Three great men have passed away this month, all leave huge influence behind them on humanity and our continued journey in our use of tools. They contributed to the core foundational principles of computing, and to the design of products that led to the widespread adoption of the resulting technologies by the general public. I think software is a very strange thing, that we don't consider too often, layers of abstraction and tools that allow the creation of digital artefacts that change our lives. Of course hardware is needed too, but software itself must surely be studied more in social sciences as one of humanity's most productive inventions, not yet equal to natural language in impact on our history, but harnessing our natural linguistic abilities and turning them towards an engineering purpose - pure magic. Perhaps more accurately software should be seen as the latest incarnation of mathematics, our first artificial language, made alive through the ability to actually execute on hardware. In any case, we stand on the shoulders of giants.

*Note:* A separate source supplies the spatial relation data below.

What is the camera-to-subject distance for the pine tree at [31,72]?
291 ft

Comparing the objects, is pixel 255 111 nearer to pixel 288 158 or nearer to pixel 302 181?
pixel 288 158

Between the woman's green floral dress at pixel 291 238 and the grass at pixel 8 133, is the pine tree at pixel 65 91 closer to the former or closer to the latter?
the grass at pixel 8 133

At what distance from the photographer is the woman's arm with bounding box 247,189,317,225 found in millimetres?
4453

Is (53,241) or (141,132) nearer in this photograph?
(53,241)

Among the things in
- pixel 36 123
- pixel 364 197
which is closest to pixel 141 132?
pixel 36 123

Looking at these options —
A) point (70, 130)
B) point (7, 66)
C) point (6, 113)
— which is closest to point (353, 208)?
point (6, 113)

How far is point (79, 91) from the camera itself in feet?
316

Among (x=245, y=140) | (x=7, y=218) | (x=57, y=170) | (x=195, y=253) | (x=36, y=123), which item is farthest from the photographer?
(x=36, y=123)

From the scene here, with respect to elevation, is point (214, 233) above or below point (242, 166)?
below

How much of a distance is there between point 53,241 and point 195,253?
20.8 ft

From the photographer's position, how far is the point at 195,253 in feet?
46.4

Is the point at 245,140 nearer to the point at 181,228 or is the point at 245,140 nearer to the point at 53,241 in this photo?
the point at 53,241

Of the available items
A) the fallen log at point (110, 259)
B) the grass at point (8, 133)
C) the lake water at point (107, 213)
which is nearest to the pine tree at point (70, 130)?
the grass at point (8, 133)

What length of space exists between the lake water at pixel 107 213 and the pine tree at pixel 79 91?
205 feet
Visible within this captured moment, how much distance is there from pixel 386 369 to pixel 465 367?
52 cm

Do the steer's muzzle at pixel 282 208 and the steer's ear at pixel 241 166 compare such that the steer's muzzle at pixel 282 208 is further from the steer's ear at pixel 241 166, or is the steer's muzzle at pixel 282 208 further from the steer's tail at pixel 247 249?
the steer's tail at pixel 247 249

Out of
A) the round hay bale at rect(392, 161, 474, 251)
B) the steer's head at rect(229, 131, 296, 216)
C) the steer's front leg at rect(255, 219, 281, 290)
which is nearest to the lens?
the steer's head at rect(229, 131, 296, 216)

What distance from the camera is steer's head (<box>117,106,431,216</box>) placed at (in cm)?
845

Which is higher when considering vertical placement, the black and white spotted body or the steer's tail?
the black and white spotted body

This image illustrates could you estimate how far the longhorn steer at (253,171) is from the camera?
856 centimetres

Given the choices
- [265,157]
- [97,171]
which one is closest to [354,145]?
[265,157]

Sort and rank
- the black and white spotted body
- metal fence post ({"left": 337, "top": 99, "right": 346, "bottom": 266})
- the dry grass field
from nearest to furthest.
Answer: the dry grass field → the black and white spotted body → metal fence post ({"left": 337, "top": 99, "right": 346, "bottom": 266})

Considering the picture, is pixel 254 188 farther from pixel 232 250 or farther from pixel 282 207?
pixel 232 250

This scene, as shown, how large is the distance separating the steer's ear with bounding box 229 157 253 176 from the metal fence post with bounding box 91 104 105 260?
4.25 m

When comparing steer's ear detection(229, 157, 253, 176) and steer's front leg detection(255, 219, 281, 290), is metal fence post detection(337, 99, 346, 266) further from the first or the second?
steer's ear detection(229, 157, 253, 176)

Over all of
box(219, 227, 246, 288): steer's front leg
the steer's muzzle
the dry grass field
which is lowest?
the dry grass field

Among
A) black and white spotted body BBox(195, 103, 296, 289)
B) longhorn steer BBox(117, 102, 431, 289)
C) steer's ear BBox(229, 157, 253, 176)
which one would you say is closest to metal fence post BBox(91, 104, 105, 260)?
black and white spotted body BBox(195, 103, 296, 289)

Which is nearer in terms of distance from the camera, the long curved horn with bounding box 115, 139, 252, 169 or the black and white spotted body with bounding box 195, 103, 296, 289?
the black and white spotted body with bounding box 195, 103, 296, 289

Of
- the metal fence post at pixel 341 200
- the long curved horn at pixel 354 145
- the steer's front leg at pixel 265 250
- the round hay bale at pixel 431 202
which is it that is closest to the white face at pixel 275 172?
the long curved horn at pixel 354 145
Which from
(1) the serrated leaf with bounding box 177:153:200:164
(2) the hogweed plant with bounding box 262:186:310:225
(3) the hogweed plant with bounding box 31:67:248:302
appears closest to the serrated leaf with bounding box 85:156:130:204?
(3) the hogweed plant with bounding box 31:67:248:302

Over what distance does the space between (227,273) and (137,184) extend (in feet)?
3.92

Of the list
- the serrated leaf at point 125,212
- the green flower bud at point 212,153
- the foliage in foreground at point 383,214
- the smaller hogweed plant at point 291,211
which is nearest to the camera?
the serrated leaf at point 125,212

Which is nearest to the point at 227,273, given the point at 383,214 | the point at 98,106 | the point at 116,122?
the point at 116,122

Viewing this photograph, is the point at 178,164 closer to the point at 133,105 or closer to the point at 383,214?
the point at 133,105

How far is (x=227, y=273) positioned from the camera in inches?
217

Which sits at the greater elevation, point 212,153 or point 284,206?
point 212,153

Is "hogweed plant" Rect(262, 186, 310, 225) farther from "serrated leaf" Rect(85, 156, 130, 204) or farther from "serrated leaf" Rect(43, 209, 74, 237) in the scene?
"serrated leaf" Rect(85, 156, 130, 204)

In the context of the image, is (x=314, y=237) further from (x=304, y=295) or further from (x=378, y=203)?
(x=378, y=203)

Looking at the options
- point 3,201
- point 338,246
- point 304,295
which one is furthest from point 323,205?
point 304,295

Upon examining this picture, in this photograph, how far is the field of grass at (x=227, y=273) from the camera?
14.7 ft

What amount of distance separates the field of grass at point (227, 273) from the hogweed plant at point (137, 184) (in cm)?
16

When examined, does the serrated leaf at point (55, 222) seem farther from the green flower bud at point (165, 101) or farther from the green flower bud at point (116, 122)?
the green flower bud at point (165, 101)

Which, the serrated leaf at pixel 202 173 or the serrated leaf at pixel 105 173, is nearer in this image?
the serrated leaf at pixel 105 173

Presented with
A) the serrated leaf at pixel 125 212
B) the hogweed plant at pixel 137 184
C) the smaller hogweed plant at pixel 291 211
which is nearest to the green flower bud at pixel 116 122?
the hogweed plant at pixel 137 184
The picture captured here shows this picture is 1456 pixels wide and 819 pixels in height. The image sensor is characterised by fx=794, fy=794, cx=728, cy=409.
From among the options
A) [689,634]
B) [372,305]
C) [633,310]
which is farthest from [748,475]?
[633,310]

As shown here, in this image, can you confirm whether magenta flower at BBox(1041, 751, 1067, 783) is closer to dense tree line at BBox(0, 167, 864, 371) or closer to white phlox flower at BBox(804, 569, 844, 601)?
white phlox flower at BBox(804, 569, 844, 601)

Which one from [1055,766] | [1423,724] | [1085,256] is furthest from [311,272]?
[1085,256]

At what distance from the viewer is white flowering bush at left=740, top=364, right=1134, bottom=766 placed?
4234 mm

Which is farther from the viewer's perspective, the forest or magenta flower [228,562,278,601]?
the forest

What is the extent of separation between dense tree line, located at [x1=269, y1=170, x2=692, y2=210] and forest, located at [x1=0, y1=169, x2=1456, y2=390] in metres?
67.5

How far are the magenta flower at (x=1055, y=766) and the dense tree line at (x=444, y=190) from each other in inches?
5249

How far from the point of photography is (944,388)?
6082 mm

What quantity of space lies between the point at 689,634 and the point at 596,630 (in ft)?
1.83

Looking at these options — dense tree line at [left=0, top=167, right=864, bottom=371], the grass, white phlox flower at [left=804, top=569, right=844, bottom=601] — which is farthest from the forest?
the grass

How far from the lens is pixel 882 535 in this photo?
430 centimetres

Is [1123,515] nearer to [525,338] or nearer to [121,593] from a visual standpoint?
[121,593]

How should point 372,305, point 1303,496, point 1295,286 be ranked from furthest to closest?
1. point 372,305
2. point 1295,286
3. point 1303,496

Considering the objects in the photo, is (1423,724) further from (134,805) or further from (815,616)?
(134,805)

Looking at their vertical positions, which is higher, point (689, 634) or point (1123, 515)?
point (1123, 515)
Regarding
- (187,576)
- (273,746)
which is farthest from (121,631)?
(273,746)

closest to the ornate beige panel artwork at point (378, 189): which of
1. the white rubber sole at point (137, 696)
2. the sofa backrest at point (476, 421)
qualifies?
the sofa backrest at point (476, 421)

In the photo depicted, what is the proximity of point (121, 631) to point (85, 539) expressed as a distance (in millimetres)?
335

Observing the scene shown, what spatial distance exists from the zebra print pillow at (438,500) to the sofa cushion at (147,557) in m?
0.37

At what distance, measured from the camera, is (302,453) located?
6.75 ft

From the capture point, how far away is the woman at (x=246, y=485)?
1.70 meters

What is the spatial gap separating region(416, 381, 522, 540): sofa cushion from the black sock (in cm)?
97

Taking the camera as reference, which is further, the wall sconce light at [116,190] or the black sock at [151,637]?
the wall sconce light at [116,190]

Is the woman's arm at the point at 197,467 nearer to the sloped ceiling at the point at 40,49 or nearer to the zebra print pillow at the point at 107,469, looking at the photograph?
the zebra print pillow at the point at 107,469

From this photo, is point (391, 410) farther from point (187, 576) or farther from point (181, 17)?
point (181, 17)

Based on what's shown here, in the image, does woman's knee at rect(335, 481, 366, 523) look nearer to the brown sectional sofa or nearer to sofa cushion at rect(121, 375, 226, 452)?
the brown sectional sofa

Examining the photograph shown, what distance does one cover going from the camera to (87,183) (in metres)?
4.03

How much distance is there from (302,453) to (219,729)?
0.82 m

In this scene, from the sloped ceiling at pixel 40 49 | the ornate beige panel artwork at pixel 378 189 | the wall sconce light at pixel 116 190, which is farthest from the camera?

The BBC reported this week on the death of John McCarthy, arguably the founder of Artificial Intelligence (AI), and the creator of LISP, still one of my favourite programming languages. He died 24th October 2011, at the age of 84. See also the Guardian Obituary. AI was my first love in computing, and I have huge respect for the power and simplicity of LISP for exploring this vast field.
Earlier this month, the BBC also announced the death of Dennis Ritchie, creator of the C programming language and co-creator of UNIX at Bell Labs, who died on 12th October 2011. See the Guardian Obituary. I fell in love with UNIX (and the Internet) in the mid-80s in university in Keele, and it has been the stable OS underpinning nearly everything I have done with computing since then, not least the Mac OS X MacBook I am using now to type this blog post. Again it is a powerful and generative tool, based on simple principles.
Perhaps most well covered in the popular press, Steve Jobs of Apple who died at the early age of 56, on the 5th October 2011. Through arguably the most impressive range of product launches in the history of computing, he has driven the adoption of the key technologies in computing by the general public, opening up the excitement and wonder of the potential for these technologies to all of us, not just the academics. See the Guardian Obituary. I love my iPod, iPhone and iPad as well as my OS X machines, and I love the fact that computing was democratised by the personal computer.
We will not see their likes again, to paraphrase what we say in Irish.